Ora, se l’omosessualità, come afferma notoriamente Foucault, è “un’invenzione recente” non è tanto perché prima del XIX secolo non esistessero atti sessuali o categorie erotiche, ma perché non esisteva un’unica esperienza o un’unica categoria che comprendesse esattamente la stessa gamma di comportamenti, desideri e forme di socialità e che, soprattutto, lo facesse attraverso una modalità di rapporto con sé stessi analoga a quella correlata ai saperi psy sulla sessualità. David M. Halperin, ad esempio, ha mostrato come la nozione contemporanea di omosessualità sia il risultato di un processo di accrescimento, risignificazione e sovrapposizione conflittuale di elementi, teorie e tradizioni differenti dell’omosocialità maschile, di modo che risulti impossibile o perlomeno anacronistico scrivere una storia dell’omosessualità maschile unitaria. È chiaro che la scomparsa dell’amicizia di cui parla Foucault appartiene ai molteplici rivoli delle storie che hanno contribuito a forgiare in questa maniera la realtà dei nostri affetti. Se gli amici sposati (wedded) davanti all’altare di una chiesa inglese del XV secolo facessero o meno l’amore finisce col diventare una domanda meno interessante rispetto a quella relativa ai codici e alle preoccupazioni che circondavano e sollecitavano i loro baci.

Vediamo delinearsi davanti ai nostri occhi un’esperienza diversa, ma con lo stesso nome: l’amicizia, prima dei secoli XVI e XVII, si afferma come valore riconosciuto, prende forma nel contesto di pratiche regolate, apre un campo esperienziale ed espressivo specifico e studiabile, è oggetto di un’elaborazione consapevole e talvolta esplicitamente tormentata, tanto sul piano individuale quanto sul versante pubblico. Sono elementi sufficienti per parlare di una problematizzazione dell’amicizia. Il nostro tempo, i nostri rapporti e i nostri affetti sono la conseguenza, sempre instabile, di alcuni cambiamenti radicali in questa problematizzazione. O, per essere più precisi, di una serie di modifiche che non riguardano solamente suoi aspetti marginali e che – è questo il punto – non riguardano neanche la struttura e gli esiti della problematizzazione. Si tratta, al contrario, dell’intero inabissarsi di un oggetto di pensiero, del suo smembramento e della sua dispersione a opera di un insieme di pratiche, tematizzazioni e impegni – la specificazione dell’omosessualità, la problematizzazione ecclesiastica dell’amor conjugalis, la ristrutturazione dell’intimità legata all’affermazione del potere statale, ecc… – che, rivolti ad altro, hanno sortito come effetto secondario la scomparsa di un’esperienza.

# Problemi da risolvere
1. Nel brano sull'amicizia, chi ha mostrato che la nozione contemporanea di omosessualità nasce da un processo di accrescimento, risignificazione e sovrapposizione conflittuale di elementi diversi?
2. Prosegui per favore il brano sull'amicizia, partendo subito dopo la sua ultima frase.

# Materiale
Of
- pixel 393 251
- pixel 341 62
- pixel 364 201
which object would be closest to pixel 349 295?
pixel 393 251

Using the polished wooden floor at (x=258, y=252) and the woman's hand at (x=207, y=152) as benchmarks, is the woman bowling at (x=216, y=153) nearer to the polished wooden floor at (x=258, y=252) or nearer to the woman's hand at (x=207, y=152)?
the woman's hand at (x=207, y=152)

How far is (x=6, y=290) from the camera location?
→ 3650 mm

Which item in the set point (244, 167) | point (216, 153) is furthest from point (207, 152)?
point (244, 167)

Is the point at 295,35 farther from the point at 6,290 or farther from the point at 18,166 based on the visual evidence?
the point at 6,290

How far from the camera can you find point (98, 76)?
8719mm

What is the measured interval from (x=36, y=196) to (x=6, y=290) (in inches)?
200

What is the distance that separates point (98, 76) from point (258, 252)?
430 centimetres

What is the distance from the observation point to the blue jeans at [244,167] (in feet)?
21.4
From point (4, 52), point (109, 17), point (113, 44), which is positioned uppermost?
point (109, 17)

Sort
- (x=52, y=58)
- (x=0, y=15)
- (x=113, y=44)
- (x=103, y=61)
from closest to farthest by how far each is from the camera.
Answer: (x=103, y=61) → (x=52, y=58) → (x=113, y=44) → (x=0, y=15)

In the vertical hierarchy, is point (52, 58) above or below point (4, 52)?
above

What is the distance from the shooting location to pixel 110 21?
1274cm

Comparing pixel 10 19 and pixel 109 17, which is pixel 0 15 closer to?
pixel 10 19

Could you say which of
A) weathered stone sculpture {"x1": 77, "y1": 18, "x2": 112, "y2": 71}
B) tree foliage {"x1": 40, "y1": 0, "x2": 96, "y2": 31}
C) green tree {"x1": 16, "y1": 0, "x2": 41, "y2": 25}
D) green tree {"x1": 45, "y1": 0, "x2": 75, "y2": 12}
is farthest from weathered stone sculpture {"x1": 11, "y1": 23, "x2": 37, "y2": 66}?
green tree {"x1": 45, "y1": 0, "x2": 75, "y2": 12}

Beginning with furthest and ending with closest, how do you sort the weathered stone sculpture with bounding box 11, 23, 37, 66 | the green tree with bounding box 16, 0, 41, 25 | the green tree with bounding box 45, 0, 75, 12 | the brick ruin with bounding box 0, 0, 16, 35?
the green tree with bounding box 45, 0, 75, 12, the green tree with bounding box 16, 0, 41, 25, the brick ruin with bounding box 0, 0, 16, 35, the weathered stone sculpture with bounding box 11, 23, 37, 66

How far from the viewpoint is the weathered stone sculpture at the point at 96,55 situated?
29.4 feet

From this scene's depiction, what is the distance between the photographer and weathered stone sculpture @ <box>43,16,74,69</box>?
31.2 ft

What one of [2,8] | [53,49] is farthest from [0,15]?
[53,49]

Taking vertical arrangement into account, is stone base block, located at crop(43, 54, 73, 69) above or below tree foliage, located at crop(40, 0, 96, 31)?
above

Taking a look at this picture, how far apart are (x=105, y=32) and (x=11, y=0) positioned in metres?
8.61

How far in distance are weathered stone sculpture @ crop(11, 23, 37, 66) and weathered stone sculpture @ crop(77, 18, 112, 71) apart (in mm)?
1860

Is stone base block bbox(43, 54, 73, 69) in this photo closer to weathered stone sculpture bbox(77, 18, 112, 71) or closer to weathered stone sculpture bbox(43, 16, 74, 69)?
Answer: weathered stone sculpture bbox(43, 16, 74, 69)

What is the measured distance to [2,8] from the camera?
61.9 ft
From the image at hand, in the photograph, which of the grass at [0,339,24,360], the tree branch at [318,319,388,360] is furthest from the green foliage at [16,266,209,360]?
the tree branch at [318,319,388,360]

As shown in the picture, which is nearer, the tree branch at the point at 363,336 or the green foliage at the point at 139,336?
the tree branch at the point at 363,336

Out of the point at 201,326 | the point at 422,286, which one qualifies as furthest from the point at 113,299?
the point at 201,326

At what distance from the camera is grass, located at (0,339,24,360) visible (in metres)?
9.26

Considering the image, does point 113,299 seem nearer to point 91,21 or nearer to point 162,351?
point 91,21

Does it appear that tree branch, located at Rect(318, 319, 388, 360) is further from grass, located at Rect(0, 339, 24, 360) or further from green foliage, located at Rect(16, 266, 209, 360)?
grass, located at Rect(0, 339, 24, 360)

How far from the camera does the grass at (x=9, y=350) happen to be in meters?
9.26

# Risposte
1. David M. Halperin.

2.
Render conto di questo processo incredibilmente affollato e che conta fra i suoi protagonisti mollies, riformatori, decreti e architetture, fa luce sul modo in cui una nuova configurazione dei rapporti di potere, delle conoscenze e dei dispositivi istituzionali ha finito per determinare l’emergere in sordina di un’affettività diversa, forse più mite, ma che, in ogni modo, non rileva da ciò che potremmo chiamare una problematizzazione diretta. Nel momento in cui diventa pertinente, per alcuni comportamenti e nozioni, il gioco del vero e del falso, le forme e la possibilità di relazione amicale subiscono un silenzioso processo di rivoluzione, ripensano il lessico e la materia della loro costituzione interna e cedono, non senza resistenze, a una confisca d’intimità e statuto da parte di nuovi rapporti e problematizzazioni.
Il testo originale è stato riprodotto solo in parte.